Abstract
The aim of the present study was to evaluate the plaque components and the predictors of thin-cap fibroatheroma (TCFA) in anemic patients with acute coronary syndrome using virtual histology-intravascular ultrasound (VH-IVUS). Anemia was defined according to criteria of the World Health Organization, (i.e. , hemoglobin levels < 13 g/dL in men and < 12 g/dL in women) and we compared VH-IVUS findings between anemia group (171 patients, 260 lesions) and non-anemia group (569 patients, 881 lesions). Anemia group had greater % necrotic core (NC) volume (21% ± 9% vs 19% ± 9%, P = 0.001) compared with non-anemia group. Hemoglobin level correlated negatively with absolute NC volume (r = -0.235, P < 0.001) and %NC volume (r = -0.209, P < 0.001).

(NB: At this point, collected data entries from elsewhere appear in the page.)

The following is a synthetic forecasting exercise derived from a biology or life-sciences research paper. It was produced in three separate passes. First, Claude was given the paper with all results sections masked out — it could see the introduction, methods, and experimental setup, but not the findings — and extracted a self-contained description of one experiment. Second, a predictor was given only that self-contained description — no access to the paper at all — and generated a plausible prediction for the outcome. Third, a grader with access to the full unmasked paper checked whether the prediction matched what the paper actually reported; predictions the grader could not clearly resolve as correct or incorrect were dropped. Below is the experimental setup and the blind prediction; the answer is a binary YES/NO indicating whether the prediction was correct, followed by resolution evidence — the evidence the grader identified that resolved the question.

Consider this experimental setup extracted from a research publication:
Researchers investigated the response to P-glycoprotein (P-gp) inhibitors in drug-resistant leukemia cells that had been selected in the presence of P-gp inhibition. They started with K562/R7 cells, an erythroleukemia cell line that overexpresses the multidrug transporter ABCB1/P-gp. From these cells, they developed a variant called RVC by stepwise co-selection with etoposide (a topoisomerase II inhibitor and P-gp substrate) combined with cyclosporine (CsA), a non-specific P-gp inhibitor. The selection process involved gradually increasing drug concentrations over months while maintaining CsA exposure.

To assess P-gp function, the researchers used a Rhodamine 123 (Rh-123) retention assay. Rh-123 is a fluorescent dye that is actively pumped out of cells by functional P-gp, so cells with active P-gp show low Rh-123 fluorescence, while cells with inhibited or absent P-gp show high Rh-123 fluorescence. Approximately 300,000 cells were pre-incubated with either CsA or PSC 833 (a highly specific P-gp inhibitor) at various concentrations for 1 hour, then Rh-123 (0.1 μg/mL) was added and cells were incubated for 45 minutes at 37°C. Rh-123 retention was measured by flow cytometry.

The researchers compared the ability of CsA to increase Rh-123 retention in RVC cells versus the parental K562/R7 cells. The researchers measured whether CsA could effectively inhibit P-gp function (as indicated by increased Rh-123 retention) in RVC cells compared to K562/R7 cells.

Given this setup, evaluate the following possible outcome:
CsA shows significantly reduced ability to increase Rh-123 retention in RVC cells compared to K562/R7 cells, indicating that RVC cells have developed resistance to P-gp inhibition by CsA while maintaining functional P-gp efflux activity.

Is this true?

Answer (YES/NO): YES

Independent predictors of TCFA by multivariate analysis were diabetes mellitus (odds ratio [OR], 2.213; 95% confidence interval [CI], 1.403-3.612, P = 0.006), high-sensitivity C-reactive protein (OR, 1.143; 95% CI, 1.058-1.304, P = 0.012), microalbuminuria (albumin levels of 30 to 300 mg/g of creatinine) (OR, 2.124; 95% CI, 1.041-3.214, P = 0.018), and anemia (OR: 2.112; 95% CI 1.022-3.208, P = 0.028). VH-IVUS analysis demonstrates that anemia at the time of clinical presentation is associated with vulnerable plaque component in patients with acute coronary syndrome.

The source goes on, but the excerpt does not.